Hadoop Technical Updates / 22-02-2015

Technical Updates

The O’Reilly Radar blog has a post describing several compute frameworks for Hadoop—everything from SQL to machine learning to real-time. The post describes the key considerations for choosing a framework and gives some guidance as to when to use each.

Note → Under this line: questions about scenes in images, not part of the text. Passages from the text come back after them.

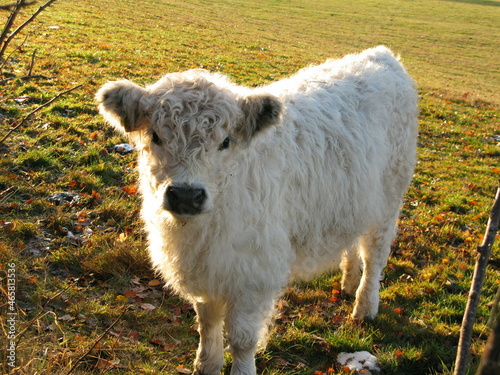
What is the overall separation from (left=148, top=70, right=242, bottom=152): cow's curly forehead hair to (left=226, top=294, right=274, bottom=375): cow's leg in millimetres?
1409

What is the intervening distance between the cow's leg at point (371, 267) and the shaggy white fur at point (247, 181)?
418mm

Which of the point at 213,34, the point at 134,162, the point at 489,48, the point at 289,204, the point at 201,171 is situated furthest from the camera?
the point at 489,48

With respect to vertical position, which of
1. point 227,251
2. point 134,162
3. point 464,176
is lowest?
point 464,176

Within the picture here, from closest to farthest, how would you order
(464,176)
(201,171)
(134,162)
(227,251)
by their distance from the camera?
(201,171) → (227,251) → (134,162) → (464,176)

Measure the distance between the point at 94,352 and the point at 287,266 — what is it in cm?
182

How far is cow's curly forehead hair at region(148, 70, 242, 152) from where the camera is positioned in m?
3.65

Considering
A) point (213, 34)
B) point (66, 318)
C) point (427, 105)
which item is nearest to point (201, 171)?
point (66, 318)

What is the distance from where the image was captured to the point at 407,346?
5031 mm

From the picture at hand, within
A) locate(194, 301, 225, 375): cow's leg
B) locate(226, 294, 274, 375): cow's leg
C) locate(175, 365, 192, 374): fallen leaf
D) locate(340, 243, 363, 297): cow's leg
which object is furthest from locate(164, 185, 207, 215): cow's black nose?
locate(340, 243, 363, 297): cow's leg

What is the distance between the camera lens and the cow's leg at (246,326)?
4107mm

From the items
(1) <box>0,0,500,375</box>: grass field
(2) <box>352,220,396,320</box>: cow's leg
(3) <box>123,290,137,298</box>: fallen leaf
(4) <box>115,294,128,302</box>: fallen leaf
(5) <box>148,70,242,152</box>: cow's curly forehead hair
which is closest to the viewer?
(5) <box>148,70,242,152</box>: cow's curly forehead hair

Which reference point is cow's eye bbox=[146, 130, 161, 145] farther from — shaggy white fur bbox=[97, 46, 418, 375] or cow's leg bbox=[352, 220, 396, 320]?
cow's leg bbox=[352, 220, 396, 320]

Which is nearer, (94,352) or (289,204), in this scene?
(94,352)

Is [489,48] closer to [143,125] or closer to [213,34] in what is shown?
[213,34]
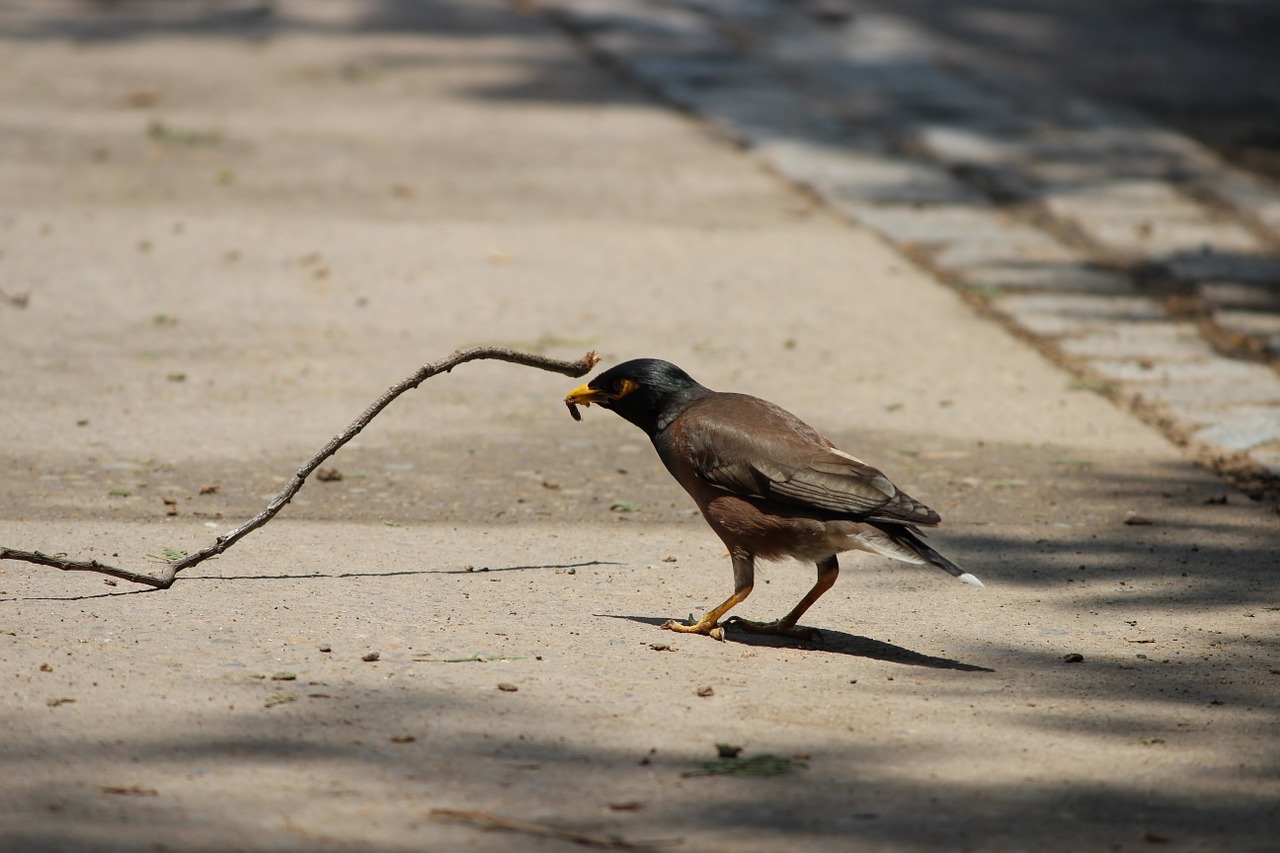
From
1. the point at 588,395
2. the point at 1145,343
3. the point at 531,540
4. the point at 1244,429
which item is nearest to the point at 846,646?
the point at 588,395

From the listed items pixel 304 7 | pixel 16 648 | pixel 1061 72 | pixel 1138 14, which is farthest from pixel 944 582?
pixel 1138 14

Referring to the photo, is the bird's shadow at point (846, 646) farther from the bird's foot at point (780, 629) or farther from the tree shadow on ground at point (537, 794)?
the tree shadow on ground at point (537, 794)

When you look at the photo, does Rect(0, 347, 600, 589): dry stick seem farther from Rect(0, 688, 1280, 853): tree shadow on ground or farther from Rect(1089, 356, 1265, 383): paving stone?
Rect(1089, 356, 1265, 383): paving stone

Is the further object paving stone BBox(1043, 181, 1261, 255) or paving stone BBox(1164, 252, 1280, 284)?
paving stone BBox(1043, 181, 1261, 255)

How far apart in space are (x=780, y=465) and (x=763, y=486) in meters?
0.09

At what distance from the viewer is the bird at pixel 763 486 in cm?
486

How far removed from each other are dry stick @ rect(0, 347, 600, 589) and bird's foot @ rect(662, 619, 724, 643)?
1106 mm

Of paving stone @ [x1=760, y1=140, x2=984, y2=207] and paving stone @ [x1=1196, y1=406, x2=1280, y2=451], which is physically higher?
paving stone @ [x1=760, y1=140, x2=984, y2=207]

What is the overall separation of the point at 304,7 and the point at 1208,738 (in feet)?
51.3

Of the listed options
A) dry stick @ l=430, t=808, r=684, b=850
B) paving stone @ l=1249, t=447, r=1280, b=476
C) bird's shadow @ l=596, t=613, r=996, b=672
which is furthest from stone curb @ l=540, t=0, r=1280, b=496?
dry stick @ l=430, t=808, r=684, b=850

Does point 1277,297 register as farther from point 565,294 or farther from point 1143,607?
point 1143,607

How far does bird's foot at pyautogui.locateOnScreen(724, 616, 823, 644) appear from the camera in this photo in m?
5.13

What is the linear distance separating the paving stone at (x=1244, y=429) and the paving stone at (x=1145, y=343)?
0.87 meters

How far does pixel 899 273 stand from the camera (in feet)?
32.9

http://radar.oreilly.com/2015/02/processing-frameworks-for-hadoop.html

Apache Spark is adding a new DataFrames API, which is inspired by data frames in R and Pandas (Python). DataFrames are like a table in a RDBMS, but contain additional optimizations. In particular, materialization of DataFrames uses the Spark SQL optimizer and code generation framework. There are more details on the API, which is planned for Spark 1.3, in the introductory post.

https://databricks.com/blog/2015/02/17/introducing-dataframes-in-spark-for-large-scale-data-science.html

The ingest.tips blog has a walkthrough of a new feature in Kite 0.18.0, which allows importing of data using custom InputFormats.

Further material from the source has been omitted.